Architecture Multi-cloud

Understanding Managed Kubernetes: AKS, EKS, and GKE Compared

A mid-sized online education company — call it the team that runs a national Moodle learning platform for a few hundred universities — has a problem that starts every September. Enrollment season triples their traffic in a week: students hammering the LMS for assignment uploads, video lectures, quiz submissions, and grade lookups, all at 9 a.m. when the first lectures begin. Their current setup is a fleet of hand-managed virtual machines running Moodle behind a load balancer, and every August the operations team spends two weeks cloning VMs, patching them by hand, and praying the database holds. Last year the grade-release day took the site down for forty minutes, and the support inbox still has the angry emails to prove it. The platform team has been told: containerize Moodle, run it on Kubernetes, make the autumn spike a non-event — and pick a managed Kubernetes service so we are not also running the control plane by hand.
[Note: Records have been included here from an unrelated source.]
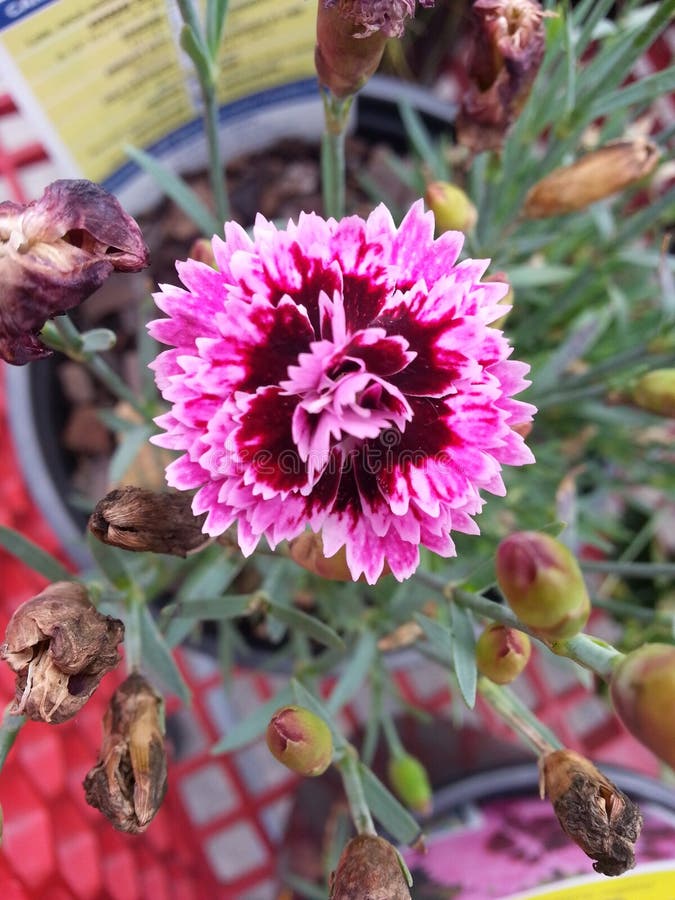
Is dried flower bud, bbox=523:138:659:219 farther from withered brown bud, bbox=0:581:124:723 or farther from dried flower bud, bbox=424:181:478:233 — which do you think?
withered brown bud, bbox=0:581:124:723

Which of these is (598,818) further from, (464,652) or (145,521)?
(145,521)

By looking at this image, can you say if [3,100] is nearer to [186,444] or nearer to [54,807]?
[186,444]

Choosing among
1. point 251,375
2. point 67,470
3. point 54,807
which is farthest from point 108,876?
point 251,375

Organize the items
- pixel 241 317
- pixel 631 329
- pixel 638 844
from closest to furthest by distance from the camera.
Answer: pixel 241 317 < pixel 638 844 < pixel 631 329

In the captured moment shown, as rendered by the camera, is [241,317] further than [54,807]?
No

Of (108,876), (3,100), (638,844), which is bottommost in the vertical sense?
(638,844)

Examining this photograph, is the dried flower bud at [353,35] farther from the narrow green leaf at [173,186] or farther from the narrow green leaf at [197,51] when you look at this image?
the narrow green leaf at [173,186]
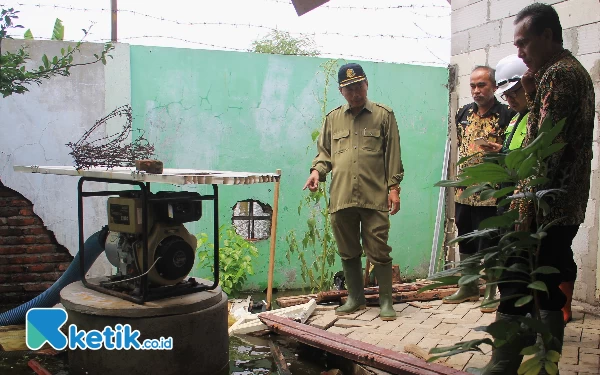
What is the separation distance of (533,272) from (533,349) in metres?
0.31

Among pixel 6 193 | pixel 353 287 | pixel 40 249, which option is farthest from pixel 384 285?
pixel 6 193

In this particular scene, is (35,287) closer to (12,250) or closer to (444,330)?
(12,250)

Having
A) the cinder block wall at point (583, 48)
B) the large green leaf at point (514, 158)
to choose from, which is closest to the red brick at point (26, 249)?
the large green leaf at point (514, 158)

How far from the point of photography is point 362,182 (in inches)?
183

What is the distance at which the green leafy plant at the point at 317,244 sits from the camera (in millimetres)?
5969

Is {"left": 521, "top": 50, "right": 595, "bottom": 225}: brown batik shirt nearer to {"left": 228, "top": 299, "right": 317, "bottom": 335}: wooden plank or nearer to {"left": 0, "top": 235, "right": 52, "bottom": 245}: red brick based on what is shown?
{"left": 228, "top": 299, "right": 317, "bottom": 335}: wooden plank

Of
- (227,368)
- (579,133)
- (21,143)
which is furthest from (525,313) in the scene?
(21,143)

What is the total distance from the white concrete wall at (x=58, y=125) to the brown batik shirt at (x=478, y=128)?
136 inches

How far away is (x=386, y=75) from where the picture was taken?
6.85 meters

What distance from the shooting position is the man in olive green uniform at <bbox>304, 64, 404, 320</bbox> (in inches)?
182

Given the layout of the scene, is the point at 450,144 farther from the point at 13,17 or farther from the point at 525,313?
the point at 13,17

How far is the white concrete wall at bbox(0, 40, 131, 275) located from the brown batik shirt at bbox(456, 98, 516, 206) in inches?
136

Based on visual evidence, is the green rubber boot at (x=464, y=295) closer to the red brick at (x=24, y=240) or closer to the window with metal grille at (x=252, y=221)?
the window with metal grille at (x=252, y=221)

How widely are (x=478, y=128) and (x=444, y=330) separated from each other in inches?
67.9
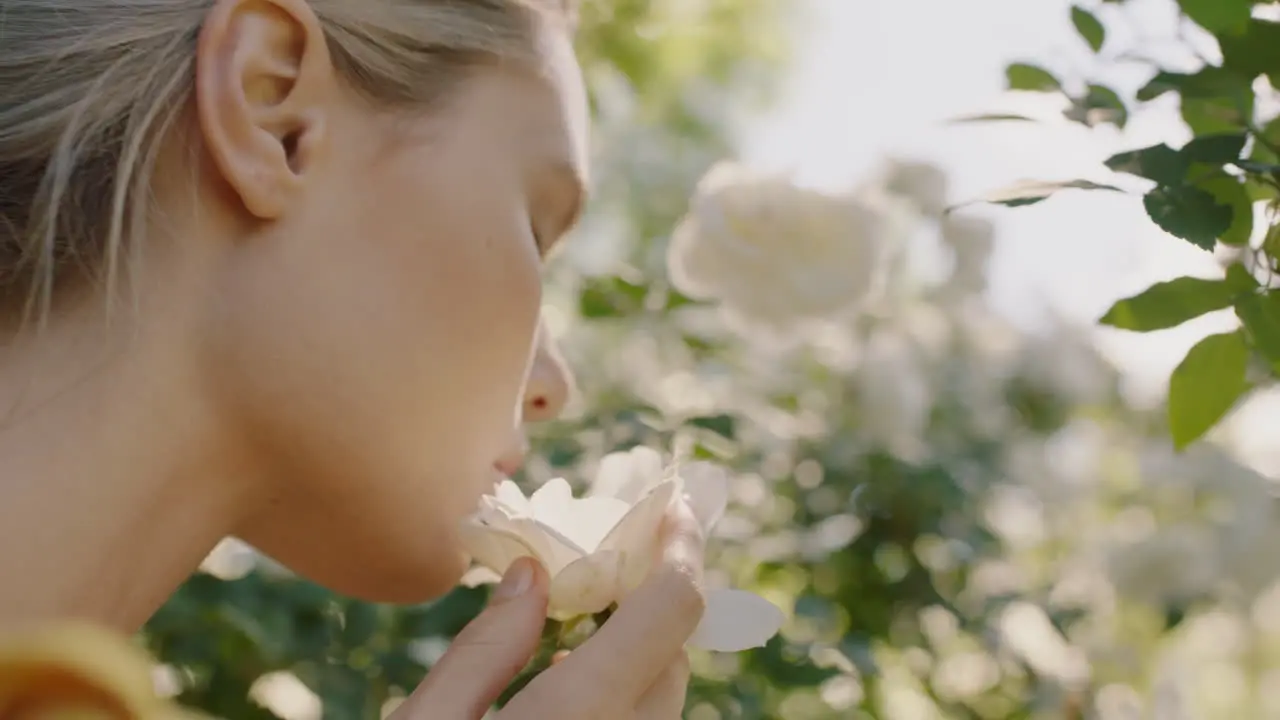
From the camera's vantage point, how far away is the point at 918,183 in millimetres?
2051

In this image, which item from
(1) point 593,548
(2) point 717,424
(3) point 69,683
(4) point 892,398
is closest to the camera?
(3) point 69,683

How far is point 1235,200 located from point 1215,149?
6 cm

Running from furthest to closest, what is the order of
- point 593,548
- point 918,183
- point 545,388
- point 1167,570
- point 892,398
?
point 918,183, point 1167,570, point 892,398, point 545,388, point 593,548

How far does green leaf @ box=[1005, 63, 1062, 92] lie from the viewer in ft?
3.05

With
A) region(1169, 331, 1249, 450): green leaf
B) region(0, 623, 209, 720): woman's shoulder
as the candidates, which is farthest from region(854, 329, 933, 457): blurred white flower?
region(0, 623, 209, 720): woman's shoulder

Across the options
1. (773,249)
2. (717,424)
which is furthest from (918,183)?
(717,424)

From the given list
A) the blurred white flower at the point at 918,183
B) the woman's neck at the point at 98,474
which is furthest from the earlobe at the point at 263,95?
the blurred white flower at the point at 918,183

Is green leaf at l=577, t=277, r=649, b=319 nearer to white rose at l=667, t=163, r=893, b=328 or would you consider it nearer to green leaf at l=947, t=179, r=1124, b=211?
white rose at l=667, t=163, r=893, b=328

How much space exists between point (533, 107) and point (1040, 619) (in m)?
1.14

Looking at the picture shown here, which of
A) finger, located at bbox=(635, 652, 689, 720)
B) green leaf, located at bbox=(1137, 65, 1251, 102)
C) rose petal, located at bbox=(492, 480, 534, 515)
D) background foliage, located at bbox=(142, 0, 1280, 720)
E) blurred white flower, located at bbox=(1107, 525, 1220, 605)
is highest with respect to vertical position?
green leaf, located at bbox=(1137, 65, 1251, 102)

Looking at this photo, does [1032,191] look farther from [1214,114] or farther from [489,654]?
[489,654]

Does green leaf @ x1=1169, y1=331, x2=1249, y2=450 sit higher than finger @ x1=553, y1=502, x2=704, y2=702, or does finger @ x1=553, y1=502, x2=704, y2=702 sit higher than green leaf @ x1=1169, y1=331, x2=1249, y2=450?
green leaf @ x1=1169, y1=331, x2=1249, y2=450

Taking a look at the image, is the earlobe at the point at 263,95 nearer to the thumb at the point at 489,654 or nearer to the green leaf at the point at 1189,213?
the thumb at the point at 489,654

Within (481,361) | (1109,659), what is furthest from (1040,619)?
(481,361)
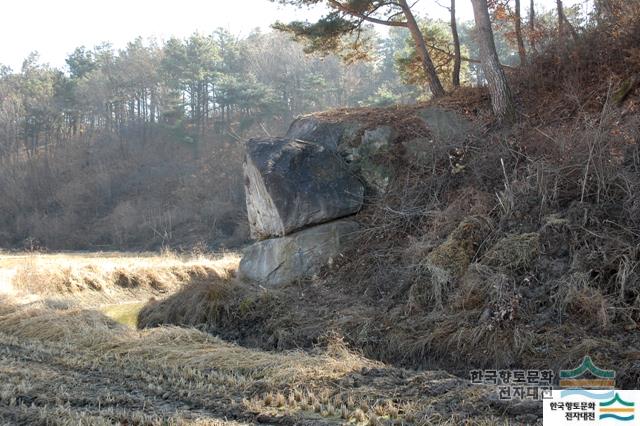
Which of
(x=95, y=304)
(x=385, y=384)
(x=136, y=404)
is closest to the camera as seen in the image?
(x=136, y=404)

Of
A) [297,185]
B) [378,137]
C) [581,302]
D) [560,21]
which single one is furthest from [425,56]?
[581,302]

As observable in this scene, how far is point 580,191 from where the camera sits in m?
Answer: 8.98

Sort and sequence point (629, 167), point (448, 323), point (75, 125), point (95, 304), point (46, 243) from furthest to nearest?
1. point (75, 125)
2. point (46, 243)
3. point (95, 304)
4. point (629, 167)
5. point (448, 323)

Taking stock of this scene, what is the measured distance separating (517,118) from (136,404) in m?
9.04

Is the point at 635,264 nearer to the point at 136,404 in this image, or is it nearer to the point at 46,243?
the point at 136,404

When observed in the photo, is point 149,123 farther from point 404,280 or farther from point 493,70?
point 404,280

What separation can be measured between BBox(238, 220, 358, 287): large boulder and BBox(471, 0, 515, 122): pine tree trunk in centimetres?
373

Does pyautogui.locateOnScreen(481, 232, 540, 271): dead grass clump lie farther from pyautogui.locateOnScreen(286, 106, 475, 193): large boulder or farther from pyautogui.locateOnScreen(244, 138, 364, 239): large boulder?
pyautogui.locateOnScreen(244, 138, 364, 239): large boulder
That last clause is the whole point of this article. Kubernetes is the open-source system that schedules containers across a pool of machines, restarts them when they crash, and scales them up and down. Running it yourself means operating its control plane — the API server, scheduler, controller manager, and the etcd database that holds cluster state — which is exactly the kind of undifferentiated, pager-at-3 a.m. work this team is trying to escape. Managed Kubernetes means the cloud provider runs that control plane for you. The three you will actually choose between are Azure Kubernetes Service (AKS), Amazon Elastic Kubernetes Service (EKS), and Google Kubernetes Engine (GKE). They are far more alike than different — they all run upstream-conformant Kubernetes, so your kubectl commands and YAML manifests are portable — but the differences in how you operate them matter on exactly the days like grade-release morning.
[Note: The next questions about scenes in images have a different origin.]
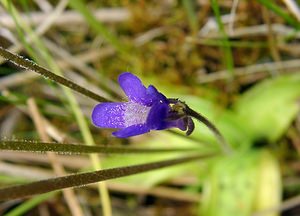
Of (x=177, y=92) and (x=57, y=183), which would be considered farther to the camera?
(x=177, y=92)

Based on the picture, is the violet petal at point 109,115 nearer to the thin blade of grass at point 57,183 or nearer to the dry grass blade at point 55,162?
the thin blade of grass at point 57,183

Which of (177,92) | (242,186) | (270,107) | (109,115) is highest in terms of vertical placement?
(177,92)

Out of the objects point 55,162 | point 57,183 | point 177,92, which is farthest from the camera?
point 177,92

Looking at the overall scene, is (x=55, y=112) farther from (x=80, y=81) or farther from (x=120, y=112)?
(x=120, y=112)

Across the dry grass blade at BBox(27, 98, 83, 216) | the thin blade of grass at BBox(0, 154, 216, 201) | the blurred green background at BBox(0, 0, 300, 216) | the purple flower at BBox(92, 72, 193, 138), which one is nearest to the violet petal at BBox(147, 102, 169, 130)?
the purple flower at BBox(92, 72, 193, 138)

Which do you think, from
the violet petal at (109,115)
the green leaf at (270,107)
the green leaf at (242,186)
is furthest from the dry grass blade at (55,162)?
the violet petal at (109,115)

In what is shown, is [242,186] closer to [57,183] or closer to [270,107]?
[270,107]

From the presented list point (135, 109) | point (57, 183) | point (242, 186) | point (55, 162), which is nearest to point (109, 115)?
point (135, 109)

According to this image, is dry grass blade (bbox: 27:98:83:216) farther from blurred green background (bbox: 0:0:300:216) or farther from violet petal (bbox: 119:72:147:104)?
violet petal (bbox: 119:72:147:104)

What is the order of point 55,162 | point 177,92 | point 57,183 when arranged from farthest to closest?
point 177,92, point 55,162, point 57,183
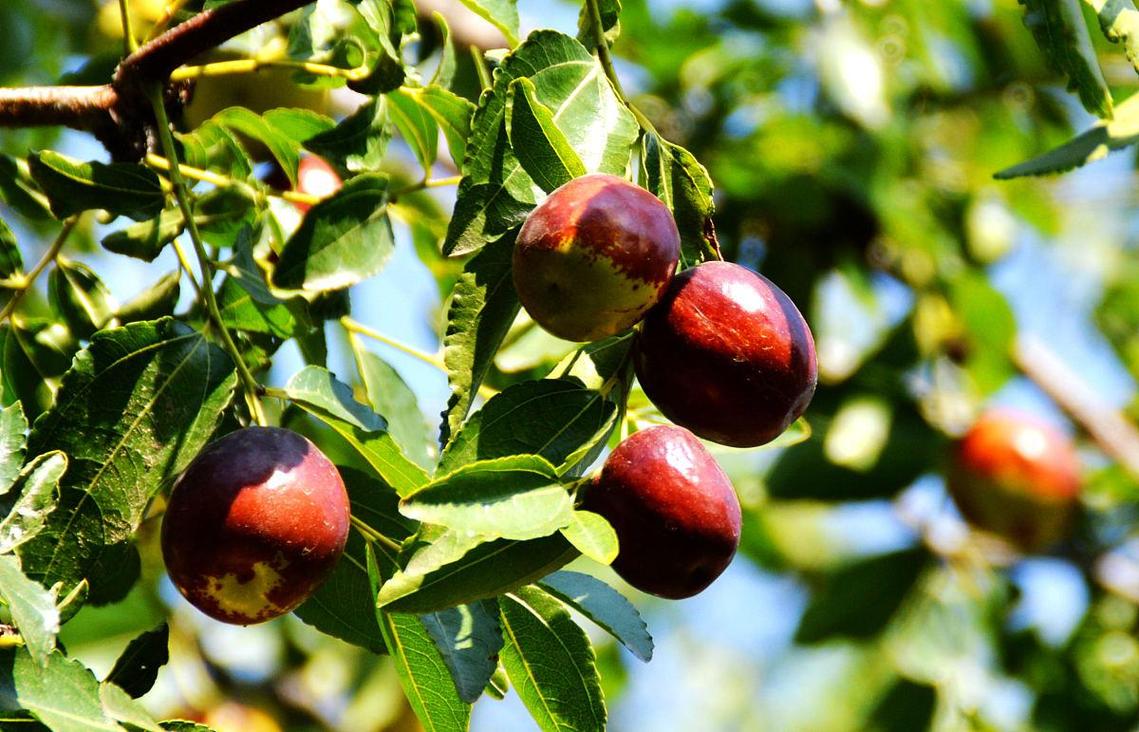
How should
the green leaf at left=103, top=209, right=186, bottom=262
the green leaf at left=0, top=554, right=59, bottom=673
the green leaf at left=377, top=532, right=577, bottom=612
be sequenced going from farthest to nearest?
the green leaf at left=103, top=209, right=186, bottom=262
the green leaf at left=377, top=532, right=577, bottom=612
the green leaf at left=0, top=554, right=59, bottom=673

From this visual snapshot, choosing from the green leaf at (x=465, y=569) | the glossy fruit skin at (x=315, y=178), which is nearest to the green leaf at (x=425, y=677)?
the green leaf at (x=465, y=569)

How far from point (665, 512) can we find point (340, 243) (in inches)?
22.7

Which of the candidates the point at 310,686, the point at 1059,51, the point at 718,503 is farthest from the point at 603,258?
the point at 310,686

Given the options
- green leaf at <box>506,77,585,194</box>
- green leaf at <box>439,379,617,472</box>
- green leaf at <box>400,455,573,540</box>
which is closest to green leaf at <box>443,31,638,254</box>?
green leaf at <box>506,77,585,194</box>

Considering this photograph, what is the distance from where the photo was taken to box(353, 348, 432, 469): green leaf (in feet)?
6.70

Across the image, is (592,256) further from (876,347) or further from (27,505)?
(876,347)

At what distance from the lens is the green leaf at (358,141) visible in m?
1.87

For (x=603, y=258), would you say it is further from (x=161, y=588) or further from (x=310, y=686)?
(x=310, y=686)

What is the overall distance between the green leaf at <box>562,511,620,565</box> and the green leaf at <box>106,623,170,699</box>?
52cm

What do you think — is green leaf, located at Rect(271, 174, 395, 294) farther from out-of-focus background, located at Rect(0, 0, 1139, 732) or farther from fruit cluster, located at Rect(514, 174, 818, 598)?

What “managed” actually buys you

Before comparing the three, it helps to be precise about what the managed service takes off your plate, because beginners often assume “managed” means “fully hands-off.” It does not.

The provider runs and patches the control plane — you never SSH into the API server. They give you an SLA on the control plane’s availability. They handle the control-plane upgrades (you trigger them, but you do not run them). What you still own is everything on the worker nodes: the version they run, when they get patched, what size they are, and the workloads on top. Think of it as a split: the provider keeps the brain healthy, you keep the muscle sized and fed.

For the Moodle team, this split is the difference between “we operate Kubernetes” and “we operate our application on Kubernetes.” That second framing is the one that lets a four-person platform team support hundreds of universities.

Architecture overview

Understanding Managed Kubernetes: AKS, EKS, and GKE Compared — architecture

At the shape level, all three providers give you the same picture, and it is worth holding that picture in your head before the differences blur it. There is a managed control plane the provider runs in their own account, invisible to you except through the Kubernetes API endpoint. There is one or more node pool (AKS and GKE call them node pools; EKS calls them managed node groups) — groups of identical worker VMs that actually run your containers. Your Moodle pods, an Nginx ingress, and supporting services run as pods scheduled onto those nodes. Traffic arrives from students at the edge through Akamai, which terminates TLS, serves cached video and static course assets from its CDN so they never touch your cluster, and applies WAF rules to block the credential-stuffing attempts that always spike during enrollment. Akamai forwards the dynamic requests to a cloud load balancer, which routes into the cluster’s ingress, which routes to the Moodle pods.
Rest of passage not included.